RISING INFLATION

Rising inflation is one of the biggest stories of recent weeks and has received a great deal of attention from the media and political parties. At the same time, inflation is an economic problem that the average person meets on a daily basis in terms of higher prices; particularly of food products.

Ask yourself the following questions:
- Is inflation affecting you? How?
- Is the recent increase in prices of essential goods of daily use affecting you? By how much have your monthly budgets increased compared to what you spent last March-April?
- Have you stopped/reduced the number of social outings in a month with your friends/family/spouse because it costs you more now?
While generally speaking, inflation means a general rise in the level of prices, the textbook definition says inflation reflects the situation where the demand for goods far exceeds the supply of goods.
Simply put: What you could buy for Rs 100 today, you will have to pay Rs 103 for the same, if inflation increases at the rate of 3 per cent. This might sound small right now but after a few years, this is capable of eroding your capital.
The value of Rs 100 in your wallet was not the same as it was the previous year.
How it has affected us:

Food prices are soaring
All essential items like vegetables, oil, milk, sugar are getting costlier
Rentals and real estate rates have almost doubled in just a few months in most cities
The real estate prices are at record highs, making life miserable, especially for people who have migrated to cities for jobs
Action plan for combating inflation
What is the right investment portfolio that beats inflation and also gives you good returns?

Some allocation to debt. Even in today’s high-inflation environment, one should stick to the basic principles of investment. Adopt a long-term investment horizon and ensure safety of capital. To safeguard capital, continue to invest some amount in fixed-income instruments.

Increased allocation to equity. But in today’s high-inflation environment, if you invest too much in debt the strategy could backfire.
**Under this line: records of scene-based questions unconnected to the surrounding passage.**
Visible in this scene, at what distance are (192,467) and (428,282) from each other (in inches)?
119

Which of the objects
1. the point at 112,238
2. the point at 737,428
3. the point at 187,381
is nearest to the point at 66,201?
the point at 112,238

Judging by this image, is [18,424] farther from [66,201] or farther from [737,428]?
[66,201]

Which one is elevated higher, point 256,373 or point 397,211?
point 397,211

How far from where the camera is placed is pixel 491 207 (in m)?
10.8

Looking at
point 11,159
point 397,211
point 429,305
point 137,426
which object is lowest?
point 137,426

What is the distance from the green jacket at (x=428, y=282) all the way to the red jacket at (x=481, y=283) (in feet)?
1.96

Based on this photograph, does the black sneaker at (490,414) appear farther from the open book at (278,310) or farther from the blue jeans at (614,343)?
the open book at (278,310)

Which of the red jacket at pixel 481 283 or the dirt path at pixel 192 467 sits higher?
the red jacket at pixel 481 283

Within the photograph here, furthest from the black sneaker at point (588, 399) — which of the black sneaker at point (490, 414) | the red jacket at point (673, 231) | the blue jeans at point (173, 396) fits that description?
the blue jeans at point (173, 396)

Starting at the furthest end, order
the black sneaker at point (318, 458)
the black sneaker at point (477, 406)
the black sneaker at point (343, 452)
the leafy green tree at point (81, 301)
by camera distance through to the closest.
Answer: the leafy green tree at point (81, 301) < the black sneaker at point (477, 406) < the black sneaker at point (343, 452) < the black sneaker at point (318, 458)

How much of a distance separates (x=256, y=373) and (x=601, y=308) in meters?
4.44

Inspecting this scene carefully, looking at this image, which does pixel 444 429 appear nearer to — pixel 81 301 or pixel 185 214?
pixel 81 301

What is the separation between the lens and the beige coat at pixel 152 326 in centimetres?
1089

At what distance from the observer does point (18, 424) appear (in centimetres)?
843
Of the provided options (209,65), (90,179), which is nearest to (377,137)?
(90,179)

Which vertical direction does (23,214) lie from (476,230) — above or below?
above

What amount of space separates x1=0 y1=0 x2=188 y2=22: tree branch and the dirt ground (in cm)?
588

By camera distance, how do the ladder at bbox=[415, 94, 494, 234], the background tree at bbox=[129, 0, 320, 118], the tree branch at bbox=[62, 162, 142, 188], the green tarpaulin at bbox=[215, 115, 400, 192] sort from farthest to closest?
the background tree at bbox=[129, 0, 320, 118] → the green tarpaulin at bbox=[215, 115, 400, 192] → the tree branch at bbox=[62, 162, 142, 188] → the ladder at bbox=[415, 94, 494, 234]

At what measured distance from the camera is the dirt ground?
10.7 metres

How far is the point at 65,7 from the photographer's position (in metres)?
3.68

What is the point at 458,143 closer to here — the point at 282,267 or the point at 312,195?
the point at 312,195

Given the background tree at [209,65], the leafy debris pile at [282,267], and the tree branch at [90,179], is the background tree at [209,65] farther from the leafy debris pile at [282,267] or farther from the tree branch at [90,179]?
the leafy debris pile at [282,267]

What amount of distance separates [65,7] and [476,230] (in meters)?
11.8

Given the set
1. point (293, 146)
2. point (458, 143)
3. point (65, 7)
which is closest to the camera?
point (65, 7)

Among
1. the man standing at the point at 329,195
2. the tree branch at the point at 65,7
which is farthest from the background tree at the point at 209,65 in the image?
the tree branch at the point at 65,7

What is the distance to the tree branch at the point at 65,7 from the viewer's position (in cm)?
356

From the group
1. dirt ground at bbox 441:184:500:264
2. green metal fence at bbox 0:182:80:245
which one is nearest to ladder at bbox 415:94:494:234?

Since returns from fixed-income securities are negative when you factor in inflation, a larger chunk of your investment should be invested in equities. Equity exposure is a must to beat inflation.

In the light of the current high level of inflation, you could tweak your asset allocation—by slightly increasing your exposure to equity.


Invest in gold. Gold as an investment class has done very well over the last one year. Not only has it beaten inflation, the returns from gold exchange traded funds (ETFs) is equal to that from the Sensex. According to Delhi-based Surya Bhatia, “Gold acts as a hedging tool. It gives good returns when the economic outlook turns negative. If the current global turbulence continues, gold could do well in the coming year as well.” Bhatia suggests allocating 10-15 per cent of your portfolio to gold.
Make your investments work harder. Finally, do not allow money to lie idle. As Bhatia says: “Keeping money in a bank’s savings account does not help at all but depreciates your investments.” So keep the minimum in your savings bank account and invest the rest in a variety of instruments, depending on your liquidity needs: liquid funds for six months; fixed maturity plans for six months to two years; short-term plans of debt funds for two to three years; and equity funds for longer periods.


Living as we do in the world’s second-fastest growing economy, we will have to get accustomed to a high level of inflation. The only way we can beat inflation is by participating in India’s growth story, and that means investing in equity, the current downturn and volatility notwithstanding.